Another view of CHIME’s four “half-pipes” and 1024 receivers. The telescope has no moving parts and observes the entire northern sky as it passes overhead. No fast radio burst can escape detection! Image: CHIME.

Whenever there’s a discovery of fast radio bursts, or some other phenomenon of uncertain origins, the internet lights up with talk of aliens and extraterrestrial intelligences. We can’t seem to help ourselves. But in most of those cases, and most likely this one too, there’s a natural explanation. Scientists just haven’t found it yet.

But when they do find the source of FRB’s, CHIME may play a leading role in finding it.

CHIME was only in its commissioning phase when it detected these bursts. It wasn’t operating at full-capacity. Once it is, there will be interesting times ahead, especially if it can detect 1,000 more fast radio bursts, as Good suggests.

“The findings are just the beginning of CHIME’s discoveries,” added Stairs, the UBC astrophysicist. “In the next phase, we plan to capture the full high-resolution data stream from the brightest bursts, which will let us better understand their positions, characteristics and magnetic environments. The next few years will be very exciting.”

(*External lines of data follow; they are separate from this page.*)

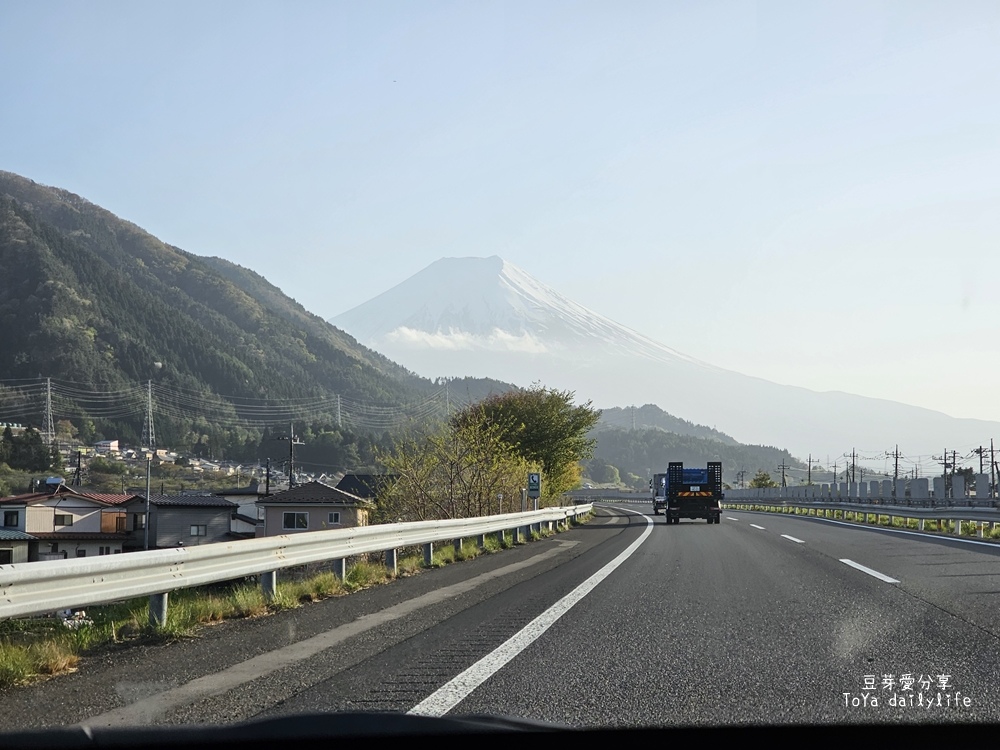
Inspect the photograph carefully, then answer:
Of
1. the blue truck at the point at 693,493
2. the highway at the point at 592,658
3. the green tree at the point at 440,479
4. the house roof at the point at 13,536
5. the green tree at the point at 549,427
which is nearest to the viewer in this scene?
the highway at the point at 592,658

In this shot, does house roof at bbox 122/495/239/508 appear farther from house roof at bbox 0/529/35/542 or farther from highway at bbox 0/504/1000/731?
highway at bbox 0/504/1000/731

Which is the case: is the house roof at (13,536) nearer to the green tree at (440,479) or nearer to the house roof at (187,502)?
the house roof at (187,502)

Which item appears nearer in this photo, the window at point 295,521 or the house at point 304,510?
the house at point 304,510

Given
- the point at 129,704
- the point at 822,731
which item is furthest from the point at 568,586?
the point at 822,731

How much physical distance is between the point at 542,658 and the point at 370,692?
1554 mm

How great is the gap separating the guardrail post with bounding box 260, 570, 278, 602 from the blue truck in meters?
32.1

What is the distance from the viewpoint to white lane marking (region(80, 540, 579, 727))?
530cm

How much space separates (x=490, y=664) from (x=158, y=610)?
349 centimetres

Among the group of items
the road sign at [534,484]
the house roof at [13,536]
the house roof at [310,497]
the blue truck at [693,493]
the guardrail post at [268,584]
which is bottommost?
the house roof at [13,536]

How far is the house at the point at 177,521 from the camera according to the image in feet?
211

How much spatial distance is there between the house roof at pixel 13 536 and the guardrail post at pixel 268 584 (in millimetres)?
45054

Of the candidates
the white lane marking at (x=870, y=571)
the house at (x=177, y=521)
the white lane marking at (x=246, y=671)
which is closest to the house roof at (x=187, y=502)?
the house at (x=177, y=521)

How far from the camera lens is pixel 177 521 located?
2547 inches

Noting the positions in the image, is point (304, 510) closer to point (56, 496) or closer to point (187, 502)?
point (187, 502)
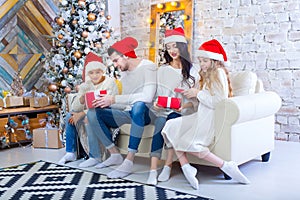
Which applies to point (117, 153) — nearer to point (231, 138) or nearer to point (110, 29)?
point (231, 138)

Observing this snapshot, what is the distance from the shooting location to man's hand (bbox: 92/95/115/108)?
297 cm

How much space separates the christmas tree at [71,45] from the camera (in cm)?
444

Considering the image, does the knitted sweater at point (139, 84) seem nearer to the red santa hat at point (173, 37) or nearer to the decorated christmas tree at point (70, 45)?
the red santa hat at point (173, 37)

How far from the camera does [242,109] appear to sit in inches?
107

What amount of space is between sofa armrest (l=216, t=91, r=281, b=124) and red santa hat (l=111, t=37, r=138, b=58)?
78 centimetres

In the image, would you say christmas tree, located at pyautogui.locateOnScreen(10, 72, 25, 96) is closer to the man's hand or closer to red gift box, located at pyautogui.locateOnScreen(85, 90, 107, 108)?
red gift box, located at pyautogui.locateOnScreen(85, 90, 107, 108)

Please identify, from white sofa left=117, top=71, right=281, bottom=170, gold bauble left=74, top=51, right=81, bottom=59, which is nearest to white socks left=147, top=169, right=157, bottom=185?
white sofa left=117, top=71, right=281, bottom=170

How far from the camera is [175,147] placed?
2.78 meters

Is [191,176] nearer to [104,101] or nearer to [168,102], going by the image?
[168,102]

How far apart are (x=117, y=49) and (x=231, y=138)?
103 centimetres

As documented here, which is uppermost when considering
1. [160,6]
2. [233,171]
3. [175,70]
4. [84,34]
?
[160,6]

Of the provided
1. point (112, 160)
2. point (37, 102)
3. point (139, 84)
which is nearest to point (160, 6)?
point (37, 102)

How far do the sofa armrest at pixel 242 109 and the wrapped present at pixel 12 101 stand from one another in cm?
257

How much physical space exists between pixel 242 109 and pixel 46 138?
230 cm
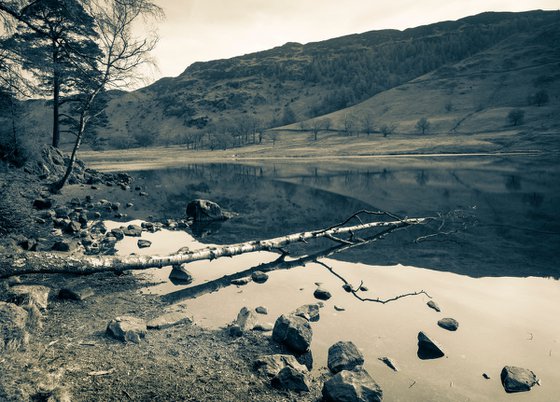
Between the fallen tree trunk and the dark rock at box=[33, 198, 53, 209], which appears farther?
the dark rock at box=[33, 198, 53, 209]

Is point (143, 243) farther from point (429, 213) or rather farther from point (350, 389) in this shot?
point (429, 213)

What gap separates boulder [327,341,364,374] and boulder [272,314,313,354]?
0.48m

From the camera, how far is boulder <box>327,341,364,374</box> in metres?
5.50

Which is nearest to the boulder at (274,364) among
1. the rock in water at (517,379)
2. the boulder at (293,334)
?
the boulder at (293,334)

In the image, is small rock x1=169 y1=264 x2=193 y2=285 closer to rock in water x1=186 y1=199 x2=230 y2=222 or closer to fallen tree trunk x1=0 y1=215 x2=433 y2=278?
fallen tree trunk x1=0 y1=215 x2=433 y2=278

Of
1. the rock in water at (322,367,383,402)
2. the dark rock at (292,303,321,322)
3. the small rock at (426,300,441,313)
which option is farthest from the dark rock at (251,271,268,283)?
the rock in water at (322,367,383,402)

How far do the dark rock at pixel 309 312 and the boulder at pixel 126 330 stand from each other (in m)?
3.14

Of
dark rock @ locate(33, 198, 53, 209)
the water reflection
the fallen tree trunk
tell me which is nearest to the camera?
the fallen tree trunk

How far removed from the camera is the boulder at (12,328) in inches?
178

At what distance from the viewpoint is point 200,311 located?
→ 7652 millimetres

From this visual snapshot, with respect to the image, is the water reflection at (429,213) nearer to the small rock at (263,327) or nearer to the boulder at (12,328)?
the small rock at (263,327)

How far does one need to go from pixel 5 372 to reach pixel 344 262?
940 centimetres

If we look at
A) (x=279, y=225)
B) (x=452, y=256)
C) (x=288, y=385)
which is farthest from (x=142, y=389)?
(x=279, y=225)

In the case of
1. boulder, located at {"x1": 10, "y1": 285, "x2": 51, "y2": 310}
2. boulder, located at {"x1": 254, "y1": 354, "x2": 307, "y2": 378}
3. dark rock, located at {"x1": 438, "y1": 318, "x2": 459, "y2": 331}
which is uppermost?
boulder, located at {"x1": 10, "y1": 285, "x2": 51, "y2": 310}
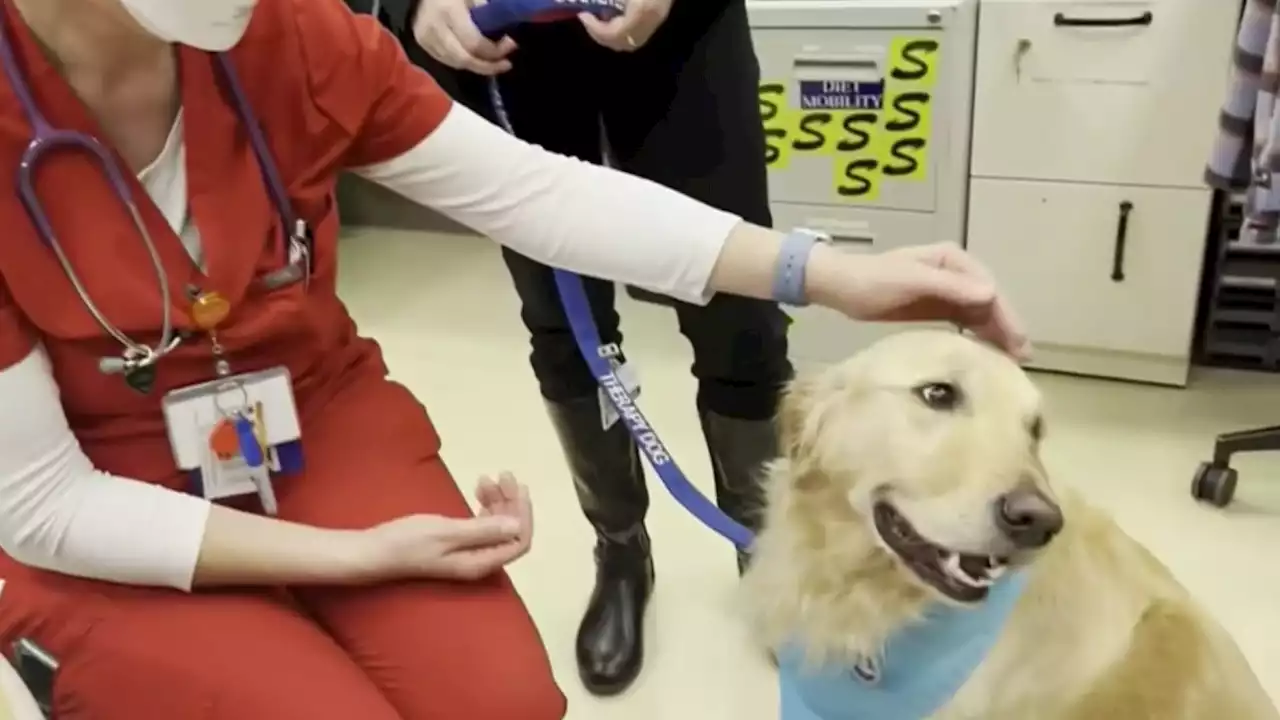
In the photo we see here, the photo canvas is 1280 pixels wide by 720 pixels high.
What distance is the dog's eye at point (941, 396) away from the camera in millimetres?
1201

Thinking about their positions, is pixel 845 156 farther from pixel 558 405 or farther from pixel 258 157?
pixel 258 157

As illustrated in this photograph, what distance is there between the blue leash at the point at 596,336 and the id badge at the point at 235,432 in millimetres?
396

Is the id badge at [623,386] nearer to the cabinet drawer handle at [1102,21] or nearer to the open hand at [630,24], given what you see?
the open hand at [630,24]

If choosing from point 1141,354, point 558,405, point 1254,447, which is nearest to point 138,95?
point 558,405

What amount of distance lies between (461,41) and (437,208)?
215 millimetres

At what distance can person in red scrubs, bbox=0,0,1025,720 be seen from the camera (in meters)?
1.05

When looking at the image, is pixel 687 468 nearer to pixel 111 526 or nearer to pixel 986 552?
pixel 986 552

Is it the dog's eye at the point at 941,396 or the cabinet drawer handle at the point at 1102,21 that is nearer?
the dog's eye at the point at 941,396

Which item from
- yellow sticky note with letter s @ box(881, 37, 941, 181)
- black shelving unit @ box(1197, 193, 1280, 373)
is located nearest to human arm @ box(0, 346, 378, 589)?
yellow sticky note with letter s @ box(881, 37, 941, 181)

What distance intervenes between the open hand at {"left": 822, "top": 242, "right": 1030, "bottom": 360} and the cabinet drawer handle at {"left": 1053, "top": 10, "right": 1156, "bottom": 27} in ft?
3.79

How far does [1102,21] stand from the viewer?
7.09 ft

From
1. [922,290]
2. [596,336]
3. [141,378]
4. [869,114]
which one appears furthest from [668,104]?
[869,114]

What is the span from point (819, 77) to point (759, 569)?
3.73 feet

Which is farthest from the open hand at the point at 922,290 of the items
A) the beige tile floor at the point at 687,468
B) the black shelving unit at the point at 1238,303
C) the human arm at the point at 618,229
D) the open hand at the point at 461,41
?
the black shelving unit at the point at 1238,303
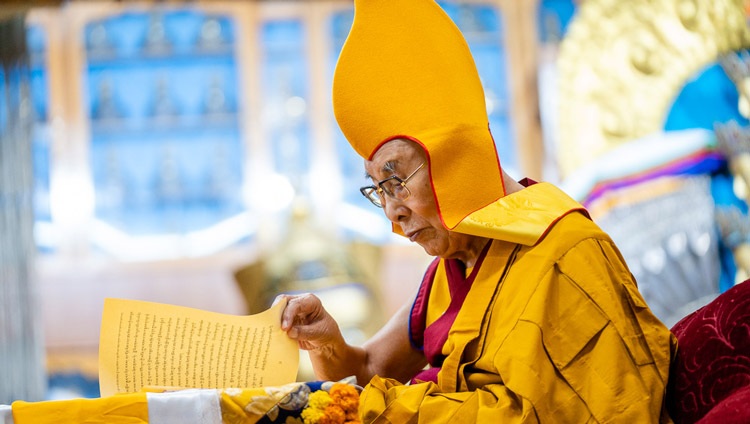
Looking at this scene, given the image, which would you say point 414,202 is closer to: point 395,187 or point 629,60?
point 395,187

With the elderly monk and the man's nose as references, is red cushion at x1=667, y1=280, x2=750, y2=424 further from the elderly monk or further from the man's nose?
the man's nose

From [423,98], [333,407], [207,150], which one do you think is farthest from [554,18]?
[333,407]

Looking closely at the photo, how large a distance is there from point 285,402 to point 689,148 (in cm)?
185

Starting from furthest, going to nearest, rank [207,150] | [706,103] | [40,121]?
[207,150] → [40,121] → [706,103]

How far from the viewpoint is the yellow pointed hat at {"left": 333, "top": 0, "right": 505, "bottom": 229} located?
1458mm

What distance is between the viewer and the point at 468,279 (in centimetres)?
147

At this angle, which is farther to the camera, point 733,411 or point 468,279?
point 468,279

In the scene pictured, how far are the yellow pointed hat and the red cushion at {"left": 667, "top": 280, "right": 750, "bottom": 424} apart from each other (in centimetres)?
35

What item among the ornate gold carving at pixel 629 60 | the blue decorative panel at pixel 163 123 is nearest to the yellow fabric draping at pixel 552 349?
the ornate gold carving at pixel 629 60

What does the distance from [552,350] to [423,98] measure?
435mm

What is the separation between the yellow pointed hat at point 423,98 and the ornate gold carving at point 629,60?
5.08ft

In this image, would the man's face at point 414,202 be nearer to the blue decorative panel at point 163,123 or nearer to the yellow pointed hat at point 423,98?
the yellow pointed hat at point 423,98

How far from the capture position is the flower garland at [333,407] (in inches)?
51.9

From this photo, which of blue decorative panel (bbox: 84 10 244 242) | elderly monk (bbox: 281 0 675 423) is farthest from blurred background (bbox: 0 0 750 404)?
elderly monk (bbox: 281 0 675 423)
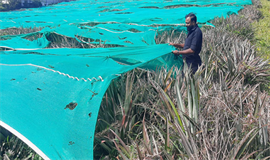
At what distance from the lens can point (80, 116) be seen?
1.42 m

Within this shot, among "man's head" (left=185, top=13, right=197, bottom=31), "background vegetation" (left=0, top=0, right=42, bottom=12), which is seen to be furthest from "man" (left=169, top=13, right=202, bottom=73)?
"background vegetation" (left=0, top=0, right=42, bottom=12)

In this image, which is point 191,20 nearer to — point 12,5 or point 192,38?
point 192,38

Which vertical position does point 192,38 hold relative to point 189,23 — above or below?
below

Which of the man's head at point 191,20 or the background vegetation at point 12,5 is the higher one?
the background vegetation at point 12,5

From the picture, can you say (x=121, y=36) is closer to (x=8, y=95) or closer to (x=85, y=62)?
(x=85, y=62)

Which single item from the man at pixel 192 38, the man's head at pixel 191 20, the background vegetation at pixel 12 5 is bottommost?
the man at pixel 192 38

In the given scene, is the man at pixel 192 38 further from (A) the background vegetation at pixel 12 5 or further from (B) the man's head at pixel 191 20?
(A) the background vegetation at pixel 12 5

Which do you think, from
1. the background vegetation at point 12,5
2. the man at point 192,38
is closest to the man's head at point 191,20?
the man at point 192,38

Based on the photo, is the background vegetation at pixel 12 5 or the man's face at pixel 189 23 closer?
the man's face at pixel 189 23

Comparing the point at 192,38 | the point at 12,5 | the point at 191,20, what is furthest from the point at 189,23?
the point at 12,5

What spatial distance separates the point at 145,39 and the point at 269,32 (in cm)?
471

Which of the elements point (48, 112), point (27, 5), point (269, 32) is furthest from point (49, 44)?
point (27, 5)

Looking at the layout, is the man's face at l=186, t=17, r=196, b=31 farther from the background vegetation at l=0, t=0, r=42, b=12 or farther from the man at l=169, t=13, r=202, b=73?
the background vegetation at l=0, t=0, r=42, b=12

The detection of the fast radio bursts was presented at the winter meeting of the American Astronomical Society.

These new discoveries are also explained in two scientific papers, both published in Nature online on January 9, 2019. The first paper is titled “
Observations of fast radio bursts at frequencies down to 400 megahertz.” The second is “A second source of repeating fast radio bursts.”